Here are the features which will interest you :

    * Password protection.
    * Mount visibility to owner or entire users group.
    * In case you make it available to entire user group, you get option to make it available as network drive
    * Type of access  to users , Read or Read and Write

Private folders are just incredible way to share private data with set of people you want. This is what makes private folders rock. Its just not securing your data but also sharing data privately with others. You can download Pismo Private Folder from here


----------



## lyndonguitar (Jun 20, 2010)

WOW thanks gonna use it now.


----------



## twilyth (Jun 20, 2010)

I don't know how secure those folders are or what limitations there might be, but I've been using TrueCrypt.  It's free, gives you single, double or triple encryption (blowfish, aes, two-serpent - IIRC).  You can either create a visible or hidden file that you mount like a drive or you can encrypt an entire drive or partition.

and did I mention it's free?


----------



## LiveOrDie (Jun 20, 2010)

twilyth said:


> I don't know how secure those folders are or what limitations there might be, but I've been using TrueCrypt.  It's free, gives you single, double or triple encryption (blowfish, aes, two-serpent - IIRC).  You can either create a visible or hidden file that you mount like a drive or you can encrypt an entire drive or partition.
> 
> and did I mention it's free?



 Private folders is free to and easier to use that TrueCrypt and having the option to crate a new folder any were i like.


----------



## twilyth (Jun 20, 2010)

Live OR Die said:


> Private folders is free to and easier to use that TrueCrypt and having the option to crate a new folder any were i like.



How good is the encryption?  

I use the encrypted file approach and mount it to a drive letter.  I like having all those files in the same place and I can copy it to any other computer or backup it up to ftp, server or whatever.  All I need is to have a copy of TC installed at the new location.  I'm guessing the priv folders feature is like NTFS  file security except, would you be able to take ownership on the new machine?

IDK.

If you need solid and/or multi-layer encryption, you have to at least look at TC.


----------



## LiveOrDie (Jun 20, 2010)

twilyth said:


> How good is the encryption?
> 
> I use the encrypted file approach and mount it to a drive letter.  I like having all those files in the same place and I can copy it to any other computer or backup it up to ftp, server or whatever.  All I need is to have a copy of TC installed at the new location.  I'm guessing the priv folders feature is like NTFS  file security except, would you be able to take ownership on the new machine?
> 
> ...



give it ago just install it im only using it to lock down folders and files at the moment, you can move and copy the Private folders to other pc's you will need it installed on the other pc so you can open it, they work in the same way mounting the folders.


----------



## douglatins (Jun 20, 2010)

Well i have 2 drives labeled PORN, not many people use my PC....


----------



## LiveOrDie (Jun 20, 2010)

douglatins said:


> Well i have 2 drives labeled PORN, not many people use my PC....

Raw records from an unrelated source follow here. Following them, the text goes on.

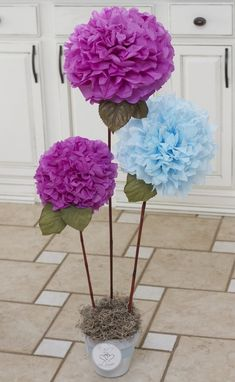 Bonsai of DIY tissue paper pom poms crafts - home decor, diy paper crafts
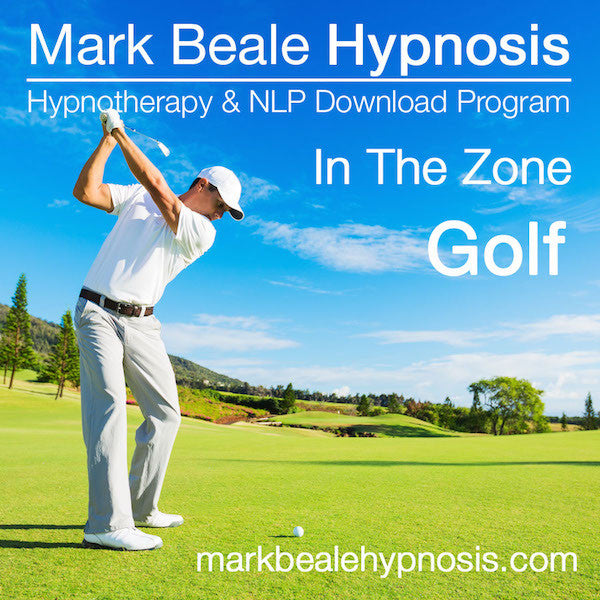 Golf self hypnosis cd mental game inner game sports psychology hypnotherapy audio download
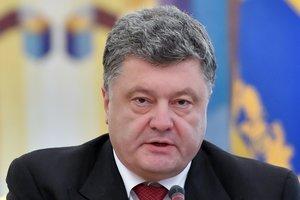 Порошенко: Пленки Онищенко я не слышал и не собираюсь слушать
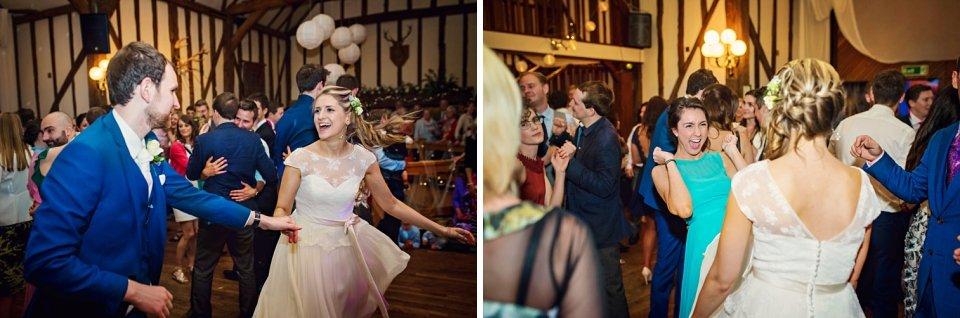 Hillfields Farm Wedding Photographer - GK Photography_0052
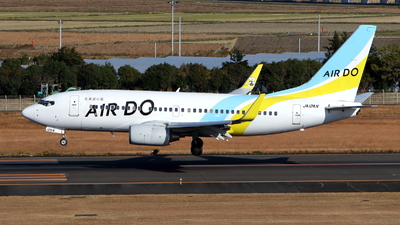 JA12AN - Boeing 737-781 - Air Do (Hokkaido International Airlines)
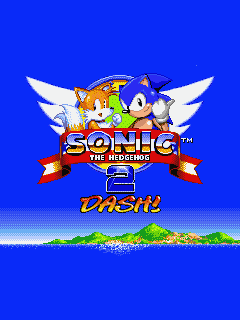 Mobile game Sonic the Hedgehog 2 Dash - screenshots. Gameplay Sonic the Hedgehog 2 Dash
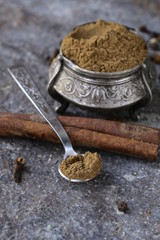 Indian mix of ground spices garam masala
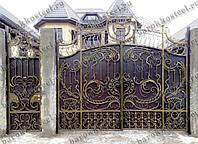 Размеры кованных ворот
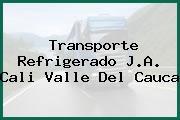 Transporte Refrigerado J.A. Cali Valle Del Cauca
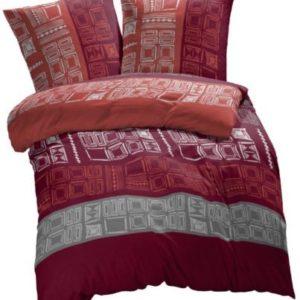 Kuschelige Bettwäsche aus Renforcé - rot 135x200 von Etérea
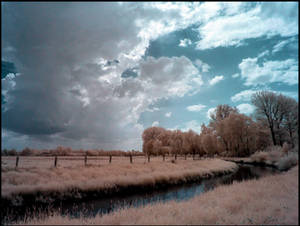 Thunderstorm is coming up - Infrared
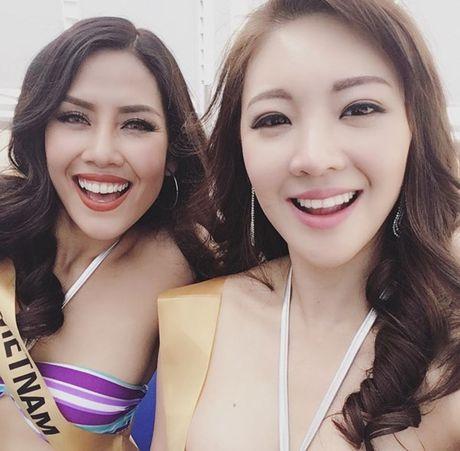 Nguyen Thi Loan khoe dang nong bong voi bikini tai Hoa hau Hoa binh 2016 - Anh 8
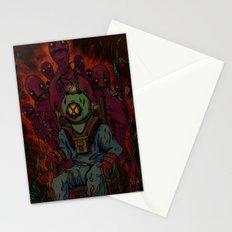 Murky Stationery Cards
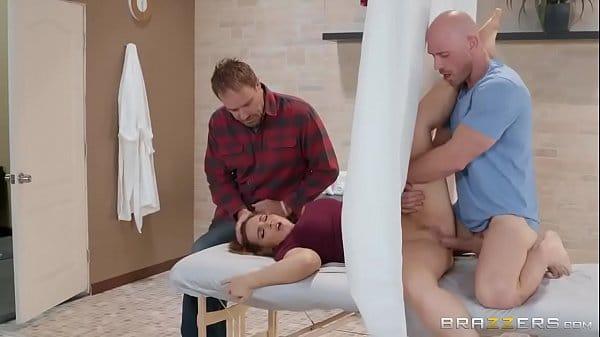 www porno com safada dando pro seu médico
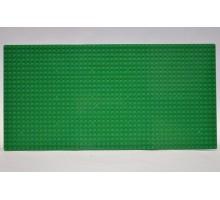 Строительная пластина 19x38 см зеленая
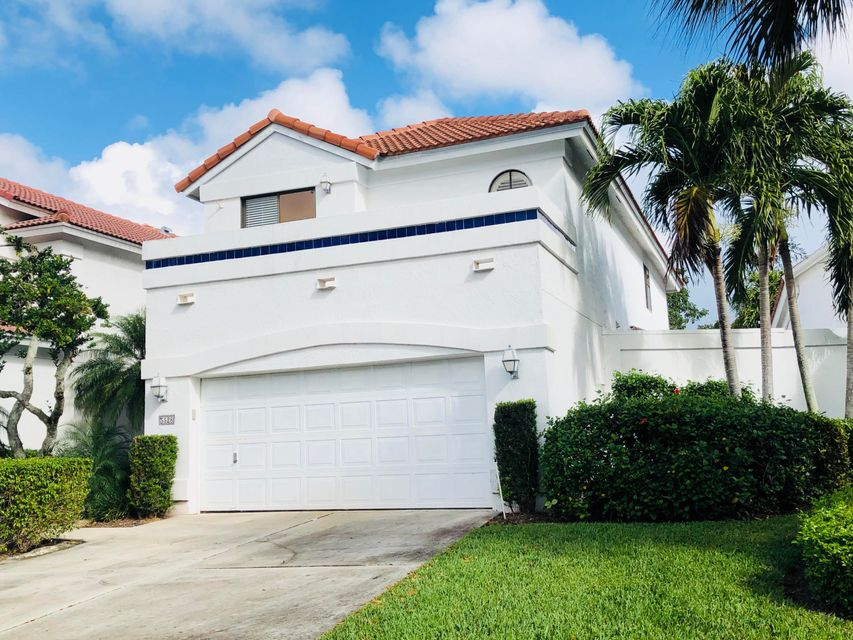 5528 Anderson Way  Boca Raton FL 33486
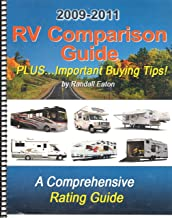 2009-2011 RV Comparison Guide Plus Important Buying Tips!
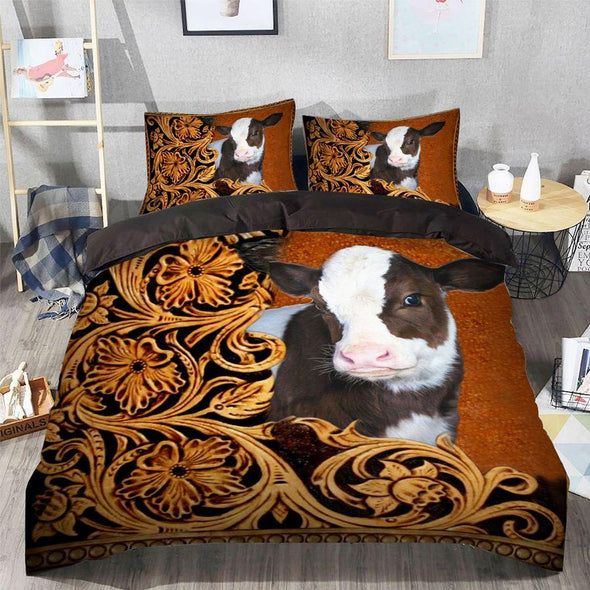 Cow Amazing Duvet Cover Bedding Set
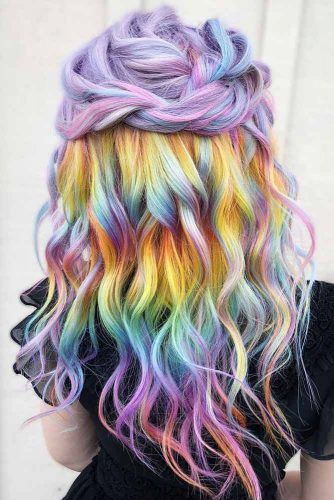 Candy Pastel #holographichair #rainbowhair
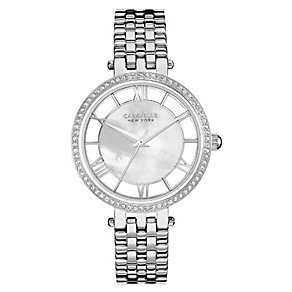 Caravelle New York Ladies' Steel Mother of Pearl Watch - Product number 2905175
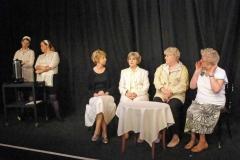 201210 Last Tango in Whitby (25)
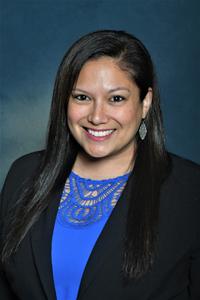 Yvonne Martinez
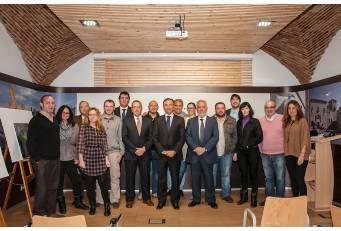 Diputación invierte en los municipios más de 220 millones de euros durante esta legislatura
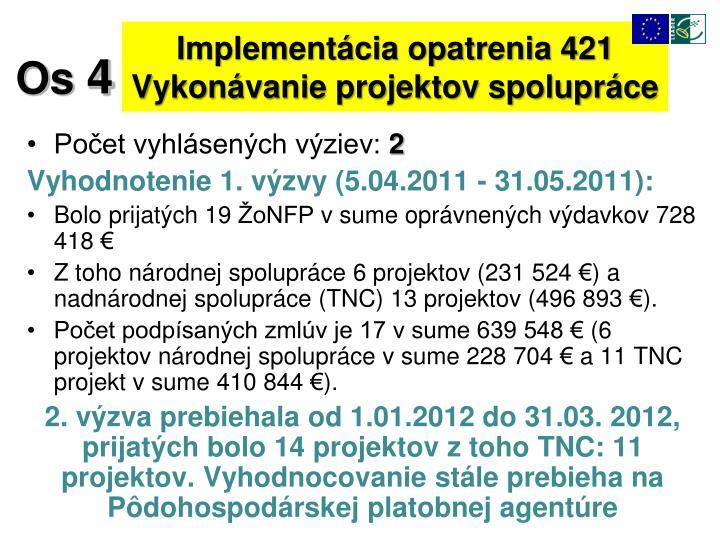 Implementácia opatrenia 421 Vykonávanie projektov spolupráce
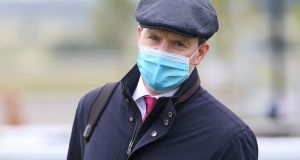 Champion trainer Aidan O'Brien pictured at the Curragh for the 2,000 Guineas in June. Photograph:  Caroline Norris/Inpho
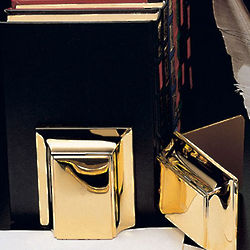 23Kt Gold Plated Book Ends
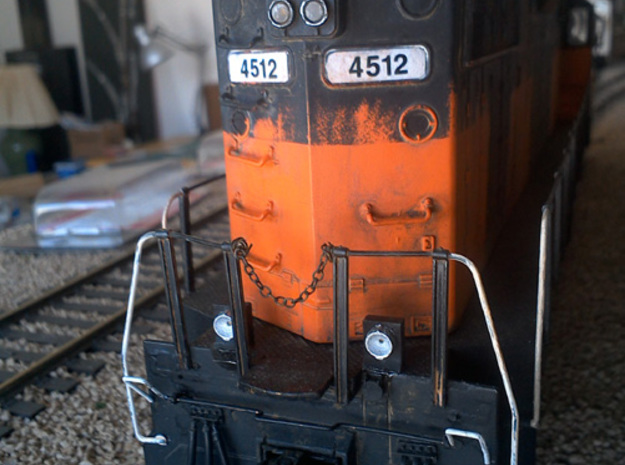 O Scale Ditchlights (Set of 4) 3d printed Installed on a Weaver O scale GP38-2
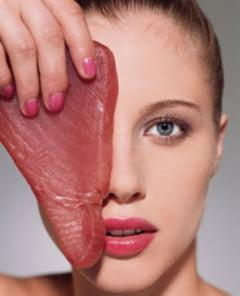 Carnea rosie mareste riscul de cancer la san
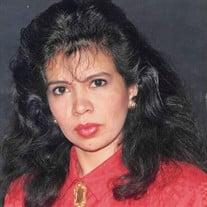 Vilma V. Diaz-Toral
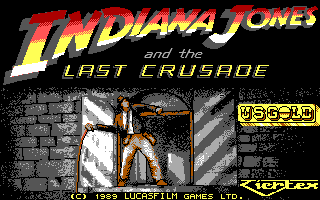 indiana-jones-and-the-last-crusade-the-action-game-53706.png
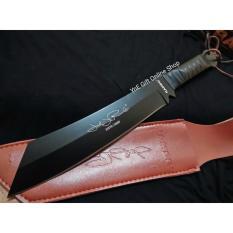 Pisau Rambo IV, Pisau Berburu, Parang, Golok Tebas, Rambo 4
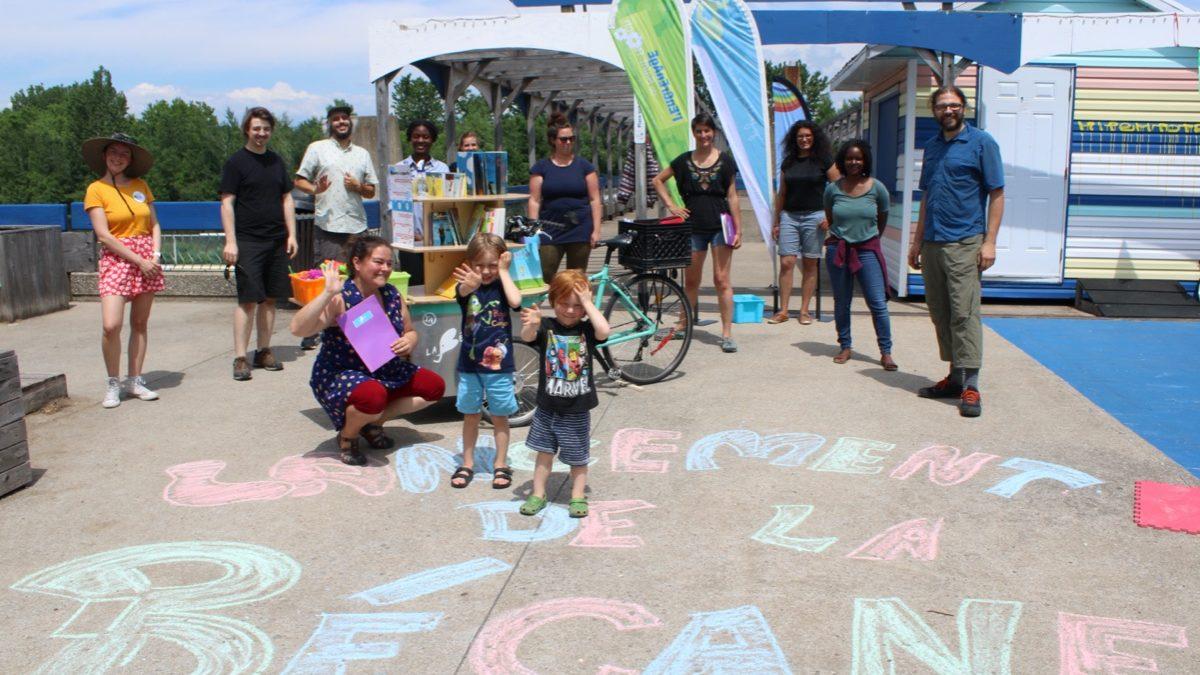 Un été vitaminé en lecture dans les parcs de Saint-Roch! | 4 juillet 2020 | Article par Véronique Demers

 i have two folders one with passwords for alot of things and a PORN one


----------



## lemonadesoda (Jun 20, 2010)

Why do you password it? Give it up, share it, make it free and visible to all. Let everyone enjoy it. Dont make it a secret. What are you ashamed of? UNLESS it's the illegal sort of pr0n in which case you're a douchebag.


----------



## twilyth (Jun 20, 2010)

Live OR Die said:


> i have two folders one with passwords for alot of things and a PORN one



Maybe I didn't understand, but if you have a folder for passwords, and you use Firefox (as do all intelligent, attractive, nice smelling boy and girl geeks), then get yourself over to the addons page for FF and dl LastPass.  It will generate random passwords and track them for you online.  You can also use your own pw's - if you insist.  It will log you on automatically as soon as it sees you have autologin turned on for a site that you visit.  You don't even have to hit a hot key.  If you have multiple signins, all you need to do is pick the one to use and the rest is automatic.

It's slicker than shit and you are doomed without it.



lemonadesoda said:


> Why do you password it? Give it up, share it, make it free and visible to all. Let everyone enjoy it. Dont make it a secret. What are you ashamed of? UNLESS it's the illegal sort of pr0n in which case you're a douchebag.



I too believe in free range data, but some things are like describing, in  graphic detail, your last BM - possibly very pleasant for you, but something that you probably shouldn't share.


----------



## LiveOrDie (Jun 21, 2010)

twilyth said:


> Maybe I didn't understand, but if you have a folder for passwords, and you use Firefox (as do all intelligent, attractive, nice smelling boy and girl geeks), then get yourself over to the addons page for FF and dl LastPass.  It will generate random passwords and track them for you online.  You can also use your own pw's - if you insist.  It will log you on automatically as soon as it sees you have autologin turned on for a site that you visit.  You don't even have to hit a hot key.  If you have multiple signins, all you need to do is pick the one to use and the rest is automatic.
> 
> It's slicker than shit and you are doomed without it.
> 
> ...



not if you have a gf or friends or a bother that goes though your pc


----------